2010年8月号 脳と神経、腹と経絡
西洋医学と中国医学では身体の見方が違う。その最たるものが脳と神経である。中国医学では脳を髄海と呼び、働きについての説明は曖昧である。江戸の庶民は“腹”を「思考、記憶、判断、怒り」の中心と信じていた。脳が全身の運動、知覚、精神を統率する中枢で、そこから全身に神経を出していることは『解体新書』が出るまで知らなかった。
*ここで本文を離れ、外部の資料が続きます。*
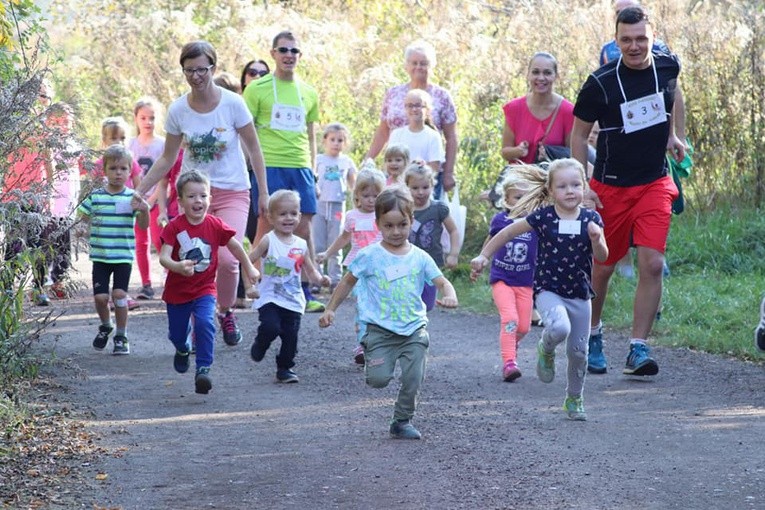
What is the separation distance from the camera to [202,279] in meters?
8.21

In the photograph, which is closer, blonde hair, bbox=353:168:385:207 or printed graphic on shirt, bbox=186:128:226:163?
printed graphic on shirt, bbox=186:128:226:163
因みに、『解体新書』を翻訳したとき、杉田玄白らは「神経」に該当する言葉がないのに戸惑った。はたと困って、鍼灸の神気と経絡説から「神経」を造語した。経絡説とは経絡という脈が一定の規則に従って全身をくまなく巡り、そこを神気が流れるという説である。玄白は神経のはたらきを神気と経絡になぞらえて、神気の“神”と経絡の“経”をとって「神経」とした。一方、『解体新書』では、腹について胃腸、肝臓、膵臓と、消化機能の臓器のこと以上は述べていない。しかし、現代でも、腹がたつ、腹黒い、太っ腹、腹の探り合いなど、江戸時代と変わらない言いまわしが生きている。それを言い換えて、「脳の探りあい」といったらピンとこない。
一方、西洋では紀元前5世紀に古代ギリシアのヒポクラテスが大脳は知性と関係があると述べ、プラトンも脳と心の関係に言及している。紀元前4世紀のアレクサンドリアで脳の解剖が行われ、脳から出ている神経に運動神経、知覚神経があることを突き止めている。